Le propriétaire veut continuité ET prix juste
La continuité des valeurs, de la culture et des emplois compte. Mais le propriétaire mérite aussi un prix équitable pour l’entreprise qu’il a bâtie.
Le MBO peut offrir les deux — à condition que le financement soit bien structuré.
Le défi #1 : le financement
C’est le nœud de tout MBO.
Un cadre qui veut racheter l’entreprise a rarement le capital nécessaire. C’est normal — il a investi sa carrière dans l’entreprise, pas dans un fonds d’investissement.
Le financement d’un MBO repose sur trois piliers — et la coordination entre les trois est ce qui rend le montage viable.
La structure typique
Prenons un exemple illustratif — une entreprise évaluée à 2 M$ :
| Composante | Montant | % du prix |
|---|---|---|
| Mise de fonds du repreneur | 200 000 $ | 10 % |
| Financement bancaire | 1 200 000 $ | 60 % |
| Balance de vente (VTB) | 600 000 $ | 30 % |
| Prix total | 2 000 000 $ | 100 % |
La mise de fonds du repreneur est souvent modeste — 10 à 15 % du prix. La banque finance une portion importante — mais elle veut voir un dossier solide : BAIIA stable, entreprise profitable, repreneur crédible. Et le vendeur comble l’écart avec une balance de prix de vente.

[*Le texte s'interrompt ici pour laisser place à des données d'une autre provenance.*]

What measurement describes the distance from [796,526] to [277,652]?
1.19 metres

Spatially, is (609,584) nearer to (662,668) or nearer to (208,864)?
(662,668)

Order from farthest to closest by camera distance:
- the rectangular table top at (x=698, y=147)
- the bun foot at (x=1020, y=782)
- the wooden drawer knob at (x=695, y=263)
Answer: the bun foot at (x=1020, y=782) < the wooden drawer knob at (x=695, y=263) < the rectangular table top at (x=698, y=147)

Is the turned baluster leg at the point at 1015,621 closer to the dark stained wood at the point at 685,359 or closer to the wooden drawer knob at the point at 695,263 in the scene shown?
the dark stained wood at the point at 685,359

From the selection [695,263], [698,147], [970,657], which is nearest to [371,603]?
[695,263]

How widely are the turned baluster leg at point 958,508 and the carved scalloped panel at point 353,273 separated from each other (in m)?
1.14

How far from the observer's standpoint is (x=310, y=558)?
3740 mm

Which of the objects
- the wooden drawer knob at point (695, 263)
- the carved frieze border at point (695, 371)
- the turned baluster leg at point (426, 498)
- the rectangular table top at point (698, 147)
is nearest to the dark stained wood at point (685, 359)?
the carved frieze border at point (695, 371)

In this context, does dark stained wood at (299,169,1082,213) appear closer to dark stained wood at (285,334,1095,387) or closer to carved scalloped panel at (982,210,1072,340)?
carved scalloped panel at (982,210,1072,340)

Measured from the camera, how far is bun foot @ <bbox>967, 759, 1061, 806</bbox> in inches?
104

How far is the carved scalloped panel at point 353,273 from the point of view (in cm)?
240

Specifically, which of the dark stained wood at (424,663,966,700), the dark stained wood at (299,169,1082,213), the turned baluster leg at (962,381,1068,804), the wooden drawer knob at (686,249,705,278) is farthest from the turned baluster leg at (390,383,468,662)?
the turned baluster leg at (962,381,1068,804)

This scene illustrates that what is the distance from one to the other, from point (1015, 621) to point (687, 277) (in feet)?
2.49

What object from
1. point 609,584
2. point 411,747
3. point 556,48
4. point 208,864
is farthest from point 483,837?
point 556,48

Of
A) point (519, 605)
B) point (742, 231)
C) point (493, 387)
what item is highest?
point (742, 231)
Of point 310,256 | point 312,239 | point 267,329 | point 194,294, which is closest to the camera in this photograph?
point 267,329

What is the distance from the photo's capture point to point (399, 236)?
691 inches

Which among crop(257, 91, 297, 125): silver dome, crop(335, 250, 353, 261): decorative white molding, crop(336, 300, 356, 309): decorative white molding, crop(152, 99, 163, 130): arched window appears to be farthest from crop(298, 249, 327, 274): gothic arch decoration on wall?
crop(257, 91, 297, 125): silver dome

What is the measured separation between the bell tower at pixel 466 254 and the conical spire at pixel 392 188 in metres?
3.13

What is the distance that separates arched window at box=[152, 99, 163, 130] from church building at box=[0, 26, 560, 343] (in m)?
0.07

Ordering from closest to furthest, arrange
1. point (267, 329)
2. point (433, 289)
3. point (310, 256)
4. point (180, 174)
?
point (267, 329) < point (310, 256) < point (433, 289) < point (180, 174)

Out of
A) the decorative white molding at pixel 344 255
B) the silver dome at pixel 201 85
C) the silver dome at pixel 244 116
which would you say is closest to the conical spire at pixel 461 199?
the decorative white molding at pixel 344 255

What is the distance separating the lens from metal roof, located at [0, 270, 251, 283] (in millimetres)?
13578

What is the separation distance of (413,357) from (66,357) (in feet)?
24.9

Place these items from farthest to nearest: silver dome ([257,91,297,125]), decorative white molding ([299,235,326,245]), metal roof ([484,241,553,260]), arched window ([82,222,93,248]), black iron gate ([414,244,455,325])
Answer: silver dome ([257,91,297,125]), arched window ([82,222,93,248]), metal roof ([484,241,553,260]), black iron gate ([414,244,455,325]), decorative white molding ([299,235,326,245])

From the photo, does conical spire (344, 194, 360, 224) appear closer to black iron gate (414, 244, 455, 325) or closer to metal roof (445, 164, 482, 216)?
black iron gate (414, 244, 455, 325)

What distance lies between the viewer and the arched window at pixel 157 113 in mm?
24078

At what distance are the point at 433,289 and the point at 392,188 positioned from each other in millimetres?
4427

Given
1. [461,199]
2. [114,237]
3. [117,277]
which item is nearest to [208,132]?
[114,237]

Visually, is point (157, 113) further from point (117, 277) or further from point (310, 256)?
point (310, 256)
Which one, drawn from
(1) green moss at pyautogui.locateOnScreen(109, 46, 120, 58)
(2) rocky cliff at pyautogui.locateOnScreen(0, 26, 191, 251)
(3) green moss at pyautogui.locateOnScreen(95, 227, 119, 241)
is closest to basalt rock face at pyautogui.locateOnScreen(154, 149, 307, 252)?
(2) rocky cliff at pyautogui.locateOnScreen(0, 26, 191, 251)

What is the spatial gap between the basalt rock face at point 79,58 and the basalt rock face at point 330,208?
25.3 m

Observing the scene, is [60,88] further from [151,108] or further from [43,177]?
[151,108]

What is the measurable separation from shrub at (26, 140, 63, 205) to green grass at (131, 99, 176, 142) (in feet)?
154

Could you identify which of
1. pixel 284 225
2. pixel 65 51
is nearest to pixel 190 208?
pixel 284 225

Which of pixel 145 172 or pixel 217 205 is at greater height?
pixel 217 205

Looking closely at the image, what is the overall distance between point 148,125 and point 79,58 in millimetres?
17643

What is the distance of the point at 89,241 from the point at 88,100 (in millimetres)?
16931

C’est un montage qui demande de la coordination entre le vendeur, le repreneur, la banque et souvent un fiscaliste. Mais quand les pièces s’imbriquent, la transaction fonctionne.
Pour le prix de référence, une évaluation d’entreprise indépendante pour PME québécoise est la base de toute la discussion — c’est ce chiffre qui cadre l’appétit bancaire, la taille de la mise de fonds nécessaire et le volume de VTB raisonnable.
La balance de vente dans un MBO
Dans un MBO, le vendeur finance presque toujours une partie significative du prix.
Pourquoi le VTB est plus élevé
Le repreneur interne a moins de capital qu’un acheteur externe — souvent beaucoup moins. La banque ne comblera pas tout l’écart seule. Le VTB du vendeur fait le pont.
Dans un MBO, le VTB représente souvent 25 à 35 % du prix — contre typiquement 10 à 30 % dans une vente à un tiers.
Pourquoi ça protège les deux parties
Le VTB crée un alignement naturel.
Le vendeur a un intérêt direct à ce que le repreneur réussisse — parce qu’il est encore payé par l’entreprise pendant 3 à 5 ans. Le repreneur sait que le vendeur ne disparaît pas après la signature — ce qui facilite la transition et donne accès à son expertise.
Durée et conditions
Le VTB dans un MBO s’étale généralement sur 3 à 5 ans, avec des versements réguliers. Les termes — taux d’intérêt, garanties, subordination — se négocient dans la convention.
Dans le cadre d’un MBO, la balance de prix de vente et ses modalités de négociation — durée, taux, subordination, garanties — deviennent souvent plus structurantes que le prix lui-même.
La transition : d’employé à propriétaire
Un bon cadre n’est pas automatiquement un bon propriétaire.
Le changement de rôle est réel. Gérer les opérations au quotidien et porter la responsabilité globale de l’entreprise — finances, stratégie, RH, risque — sont deux métiers différents.
Ce que le cédant peut faire
Transférer les relations clés. Présenter le repreneur aux clients importants, aux fournisseurs et au banquier comme le futur propriétaire.
Former à la gestion globale. Les dimensions que le cadre ne touchait pas nécessairement : finances, planification stratégique, prise de décision sous incertitude.
Se désengager progressivement. Passer de “décideur” à “mentor” à “disponible si besoin” — sur 12 à 24 mois.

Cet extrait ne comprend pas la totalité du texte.